◆ Direction: Update the forum thread on tools from "## Un-shore (Sep" to "(Jul 16, 2008)", writing that part out again with "impact drivers" changed to "impact wrenches".

◆ Text to read:

------------------------

# Tools.



## Un-shore (Sep 27, 2007)

Does anybody use impact drivers when working on their motors?

I'm wondering if there is less bolt breaking with impact rather than straight torque.
[smiley=1-mmm.gif]


----------



## Brett (Jul 16, 2008)

I've wrung bolts with and without power tools.
I don't usually resort to power unless manual didn't work.
I think that it all depends on how much corrosion has taken place.


----------



## Frank_Sebastian (Oct 15, 2007)

I try to feel the load on the bolt and watch closely to see if it will turn. I use a plumbers torch to get the area hot if a bolt won't come out. After breaking off a few dozen, one develops a sense of feel and knows when to quit turning and start burning. If you turn a bolt head a tiny bit, but can't detect any space behind the head then you are likely twisting it off. With an impact wrench I think you wouldn't be able to do this and break off more with it. Remember stainless steel bolts can't take as much load as alloy bolts. I have worked with a wrench in one hand and a torch in the other for many hours. When re-installing bolts use anti-seize on the threads. You will be glad you did later.

Best regards, 
Frank_S


----------



## Flyline (Mar 3, 2008)

I don't think impact or straight torgue tools will do any good to turn the bolt loose from the motor.

I've always let my outboard motor warm up first until I feel the head bolt is hot then I shut it off.

------------------------

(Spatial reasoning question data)
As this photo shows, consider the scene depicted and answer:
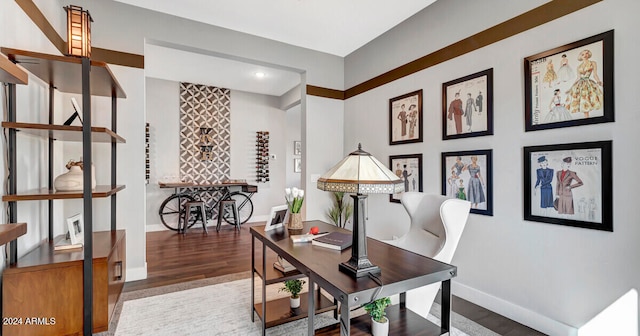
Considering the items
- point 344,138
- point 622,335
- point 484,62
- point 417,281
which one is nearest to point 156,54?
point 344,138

------------------------

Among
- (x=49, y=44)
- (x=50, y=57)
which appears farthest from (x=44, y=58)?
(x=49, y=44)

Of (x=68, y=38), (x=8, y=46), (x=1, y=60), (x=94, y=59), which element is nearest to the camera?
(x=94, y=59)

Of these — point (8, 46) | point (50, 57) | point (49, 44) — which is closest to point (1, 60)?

------------------------

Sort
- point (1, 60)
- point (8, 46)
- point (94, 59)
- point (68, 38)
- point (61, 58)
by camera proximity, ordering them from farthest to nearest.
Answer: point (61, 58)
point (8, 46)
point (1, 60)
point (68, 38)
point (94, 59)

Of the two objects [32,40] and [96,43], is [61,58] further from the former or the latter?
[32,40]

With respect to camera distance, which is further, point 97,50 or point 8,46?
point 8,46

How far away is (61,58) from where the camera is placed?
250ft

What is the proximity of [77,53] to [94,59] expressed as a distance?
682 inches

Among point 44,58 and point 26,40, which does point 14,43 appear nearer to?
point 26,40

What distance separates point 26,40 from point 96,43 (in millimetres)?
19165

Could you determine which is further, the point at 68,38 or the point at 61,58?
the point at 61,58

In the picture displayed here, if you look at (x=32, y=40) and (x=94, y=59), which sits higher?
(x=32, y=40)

------------------------

◆ Response for this exercise:
## Un-shore (Sep 27, 2007)

Does anybody use impact wrenches when working on their motors?

I'm wondering if there is less bolt breaking with impact rather than straight torque.
[smiley=1-mmm.gif]


----------



## Brett (Jul 16, 2008)